TEXT SECTION
----------

Gallery 8, including works by Keith Coventry, Clay Ketter and Angela de la Cruz. Photo Stephen White

Thoughts and reflections

1. Stepping out into the gritty diesel sunlight of Commercial Road and then strolling along the backstreets to Petticoat Lane and so between the forest of tall, commercial buildings towards Liverpool Street Station, made me notice how modern architecture, in particular, is made up of squares and rectangles, whether of glass or concrete slabs, squares and rectangles everywhere. How so much of the hard-edged geometry of the vision of Modernist architecture has been completely assimilated into the buildings that surround us.

2. BUT – as in Hannah Starkey’s large photos of women alienated in the stark steel and glass atriums and waiting rooms of modern commercial buildings – how that Modernist vision of soaring glass and steel buildings, far from offering the liberation from bourgeois convention and society which the early Modernists envisioned, turned out to be the perfect style for fascism, communism or, in our time, corporate capitalism. In all its guises, a style equated with power and control. Sure it successfully replaced the fussy decorativeness of Victorian and Edwardian architecture – with a new brutalism, a physical setting for the worship of youth, power, money, control.

----------

SUPPLIED DATA
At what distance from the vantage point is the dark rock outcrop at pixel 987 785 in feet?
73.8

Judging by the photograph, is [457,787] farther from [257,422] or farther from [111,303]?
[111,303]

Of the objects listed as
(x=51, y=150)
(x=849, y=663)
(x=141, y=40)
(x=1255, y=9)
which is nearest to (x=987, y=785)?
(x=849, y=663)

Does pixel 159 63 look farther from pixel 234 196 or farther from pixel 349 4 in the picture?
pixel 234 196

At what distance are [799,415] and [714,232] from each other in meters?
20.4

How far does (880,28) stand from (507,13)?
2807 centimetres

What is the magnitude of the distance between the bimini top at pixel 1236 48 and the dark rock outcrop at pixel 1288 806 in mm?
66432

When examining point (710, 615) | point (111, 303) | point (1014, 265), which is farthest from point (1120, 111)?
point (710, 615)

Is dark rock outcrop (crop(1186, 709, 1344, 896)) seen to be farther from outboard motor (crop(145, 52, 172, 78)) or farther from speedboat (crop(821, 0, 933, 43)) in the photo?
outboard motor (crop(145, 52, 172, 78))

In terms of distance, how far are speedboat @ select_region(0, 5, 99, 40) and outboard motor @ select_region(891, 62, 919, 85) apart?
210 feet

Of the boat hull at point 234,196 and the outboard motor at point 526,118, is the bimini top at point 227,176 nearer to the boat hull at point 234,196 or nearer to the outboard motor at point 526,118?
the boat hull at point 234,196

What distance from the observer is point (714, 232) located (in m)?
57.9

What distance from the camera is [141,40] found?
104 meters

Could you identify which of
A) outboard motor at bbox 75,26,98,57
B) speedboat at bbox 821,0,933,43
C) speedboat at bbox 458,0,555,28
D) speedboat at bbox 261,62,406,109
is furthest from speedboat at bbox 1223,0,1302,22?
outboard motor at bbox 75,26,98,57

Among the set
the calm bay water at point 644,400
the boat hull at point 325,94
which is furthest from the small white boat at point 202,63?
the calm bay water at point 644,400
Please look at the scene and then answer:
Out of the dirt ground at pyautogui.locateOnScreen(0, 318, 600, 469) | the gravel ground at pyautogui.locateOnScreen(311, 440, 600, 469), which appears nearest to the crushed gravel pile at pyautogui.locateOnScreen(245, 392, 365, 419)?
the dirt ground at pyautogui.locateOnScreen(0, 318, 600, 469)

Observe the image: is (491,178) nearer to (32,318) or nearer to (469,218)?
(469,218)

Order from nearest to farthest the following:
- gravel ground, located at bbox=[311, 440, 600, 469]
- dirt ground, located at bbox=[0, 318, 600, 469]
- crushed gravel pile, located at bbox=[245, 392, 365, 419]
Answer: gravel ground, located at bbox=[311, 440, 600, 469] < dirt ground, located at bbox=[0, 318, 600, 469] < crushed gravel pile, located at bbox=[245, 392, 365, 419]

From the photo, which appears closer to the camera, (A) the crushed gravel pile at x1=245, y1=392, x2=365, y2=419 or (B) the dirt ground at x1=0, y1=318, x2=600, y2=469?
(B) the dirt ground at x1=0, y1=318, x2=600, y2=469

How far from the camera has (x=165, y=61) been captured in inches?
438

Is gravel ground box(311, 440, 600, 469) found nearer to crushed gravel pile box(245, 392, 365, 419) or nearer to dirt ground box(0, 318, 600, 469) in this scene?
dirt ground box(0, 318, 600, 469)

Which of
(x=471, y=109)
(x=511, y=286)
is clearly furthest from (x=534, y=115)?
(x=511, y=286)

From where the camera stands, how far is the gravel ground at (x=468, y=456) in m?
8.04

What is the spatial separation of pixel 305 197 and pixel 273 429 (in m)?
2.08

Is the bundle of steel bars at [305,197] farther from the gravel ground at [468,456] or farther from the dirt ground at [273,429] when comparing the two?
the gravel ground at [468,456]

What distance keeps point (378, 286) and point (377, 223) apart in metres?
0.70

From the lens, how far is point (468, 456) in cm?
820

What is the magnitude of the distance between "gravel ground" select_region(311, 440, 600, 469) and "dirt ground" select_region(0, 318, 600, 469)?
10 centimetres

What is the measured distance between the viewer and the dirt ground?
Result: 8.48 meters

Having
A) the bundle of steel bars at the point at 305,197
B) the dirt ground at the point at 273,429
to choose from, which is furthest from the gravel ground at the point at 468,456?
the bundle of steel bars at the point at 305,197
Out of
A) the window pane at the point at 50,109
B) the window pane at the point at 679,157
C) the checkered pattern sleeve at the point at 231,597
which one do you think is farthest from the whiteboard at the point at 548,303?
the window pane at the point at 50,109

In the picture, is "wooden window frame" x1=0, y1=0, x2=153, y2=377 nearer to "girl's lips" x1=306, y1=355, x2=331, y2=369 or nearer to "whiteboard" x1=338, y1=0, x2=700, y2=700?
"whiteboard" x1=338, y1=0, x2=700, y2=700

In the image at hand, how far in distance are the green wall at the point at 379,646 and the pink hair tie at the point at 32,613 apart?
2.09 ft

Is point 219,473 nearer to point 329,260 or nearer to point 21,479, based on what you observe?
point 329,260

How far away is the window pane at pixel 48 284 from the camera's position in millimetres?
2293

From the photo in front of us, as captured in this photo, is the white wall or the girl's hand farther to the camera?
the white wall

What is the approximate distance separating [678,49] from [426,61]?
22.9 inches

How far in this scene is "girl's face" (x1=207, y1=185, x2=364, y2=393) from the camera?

----------

GIVEN EXERCISE 1
Decide whether each statement agrees with the architecture reflections. For each, answer yes or no and quote the deciding words: (a) The walk described headed toward Liverpool Street Station. (b) The writer holds that Modernist buildings delivered the liberation from bourgeois convention that the early Modernists envisioned. (c) The writer says the Modernist style replaced the decorativeness of Victorian and Edwardian architecture.
GIVEN EXERCISE 2
Extract from the architecture reflections the part that opens with the words containing "1. Stepping out" and closes with "that surround us.".
You can leave the lines aside.

WORKED SOLUTION 1
(a) Yes: "towards Liverpool Street Station"
(b) No: "far from offering the liberation from bourgeois convention and society which the early Modernists envisioned"
(c) Yes: "Sure it successfully replaced the fussy decorativeness of Victorian and Edwardian architecture"

WORKED SOLUTION 2
1. Stepping out into the gritty diesel sunlight of Commercial Road and then strolling along the backstreets to Petticoat Lane and so between the forest of tall, commercial buildings towards Liverpool Street Station, made me notice how modern architecture, in particular, is made up of squares and rectangles, whether of glass or concrete slabs, squares and rectangles everywhere. How so much of the hard-edged geometry of the vision of Modernist architecture has been completely assimilated into the buildings that surround us.